-- Opening Marker --

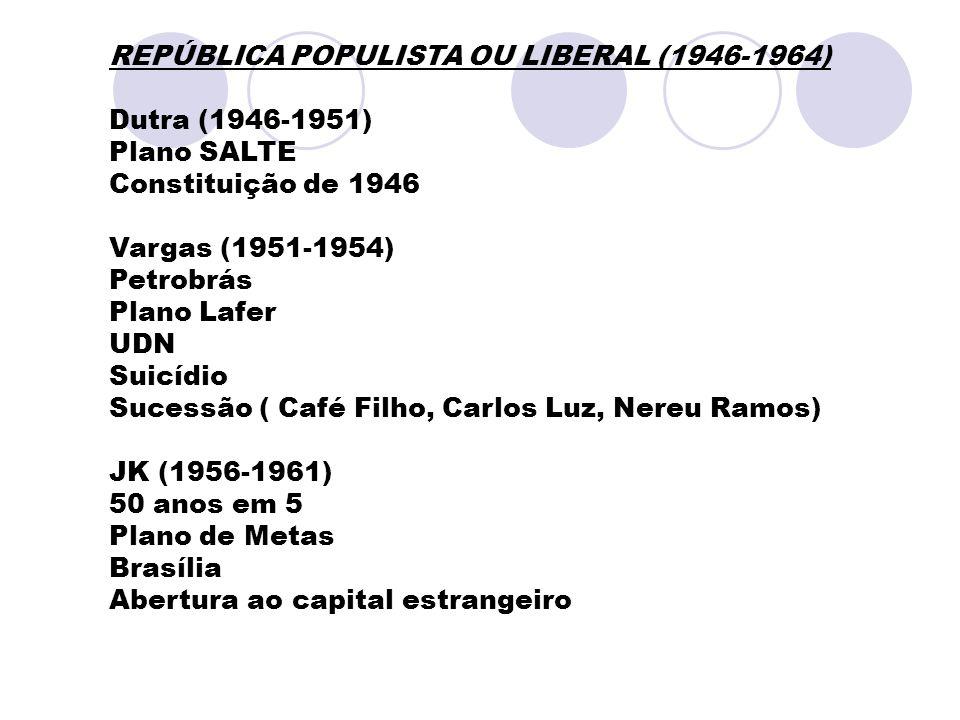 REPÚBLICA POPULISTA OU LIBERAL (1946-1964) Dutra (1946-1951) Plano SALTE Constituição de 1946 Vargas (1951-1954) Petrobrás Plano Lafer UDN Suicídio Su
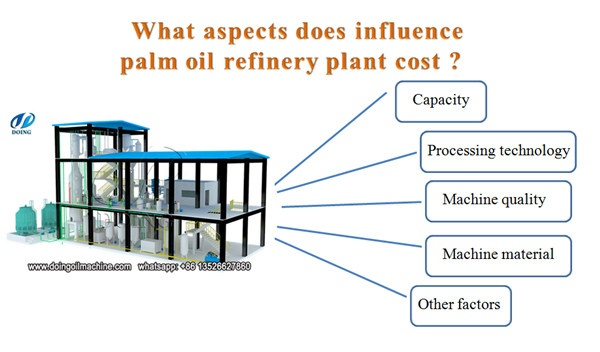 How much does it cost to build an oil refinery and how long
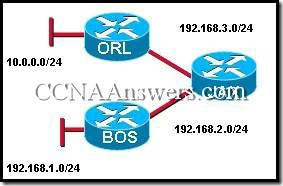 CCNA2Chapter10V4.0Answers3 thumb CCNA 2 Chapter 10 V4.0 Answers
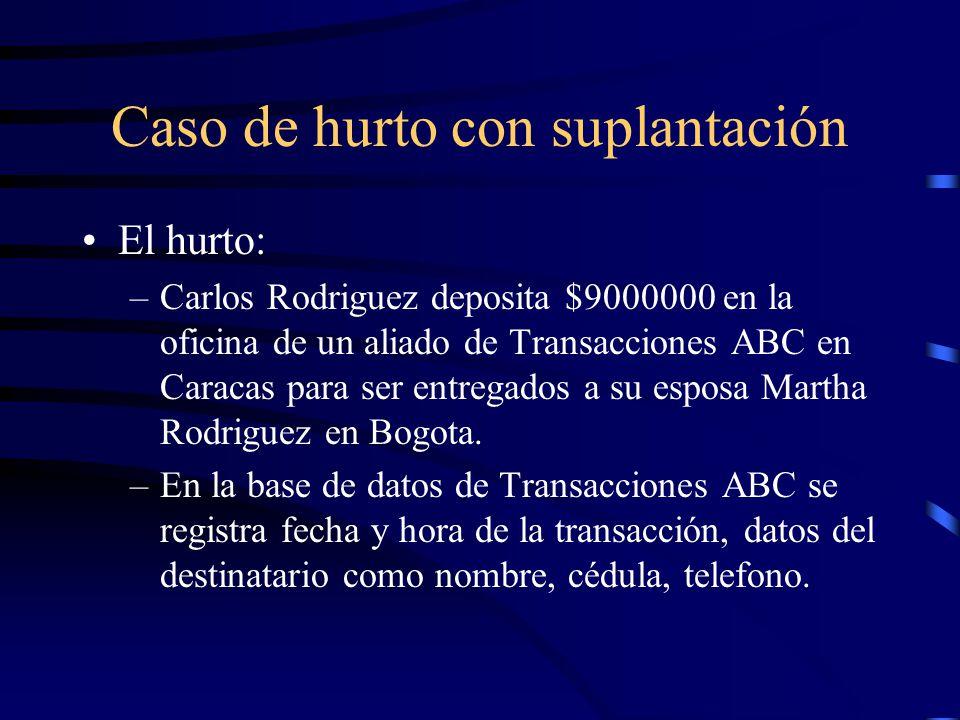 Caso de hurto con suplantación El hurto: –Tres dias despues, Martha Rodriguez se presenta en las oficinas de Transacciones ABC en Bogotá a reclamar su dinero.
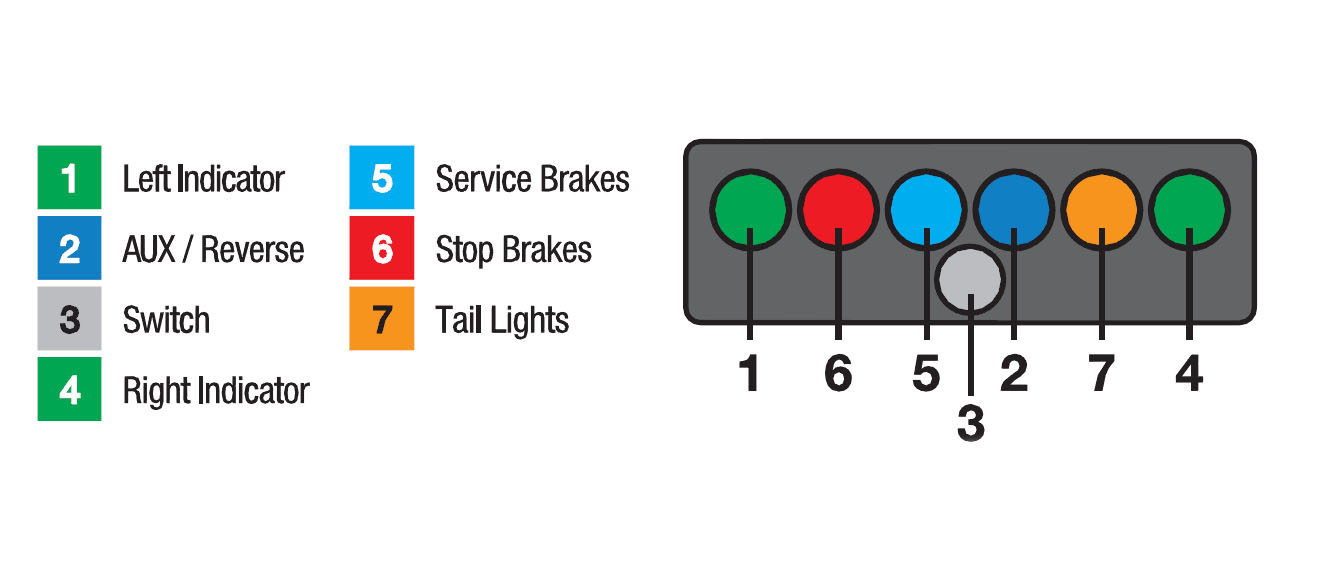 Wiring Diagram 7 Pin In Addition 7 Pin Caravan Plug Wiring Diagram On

-- Closing Marker --

◆ Problem details
The response should repeat each record precisely and contain no pictures.

◆ Answer box
 REPÚBLICA POPULISTA OU LIBERAL (1946-1964) Dutra (1946-1951) Plano SALTE Constituição de 1946 Vargas (1951-1954) Petrobrás Plano Lafer UDN Suicídio Su
 How much does it cost to build an oil refinery and how long
 CCNA2Chapter10V4.0Answers3 thumb CCNA 2 Chapter 10 V4.0 Answers
 Caso de hurto con suplantación El hurto: –Tres dias despues, Martha Rodriguez se presenta en las oficinas de Transacciones ABC en Bogotá a reclamar su dinero.
 Wiring Diagram 7 Pin In Addition 7 Pin Caravan Plug Wiring Diagram On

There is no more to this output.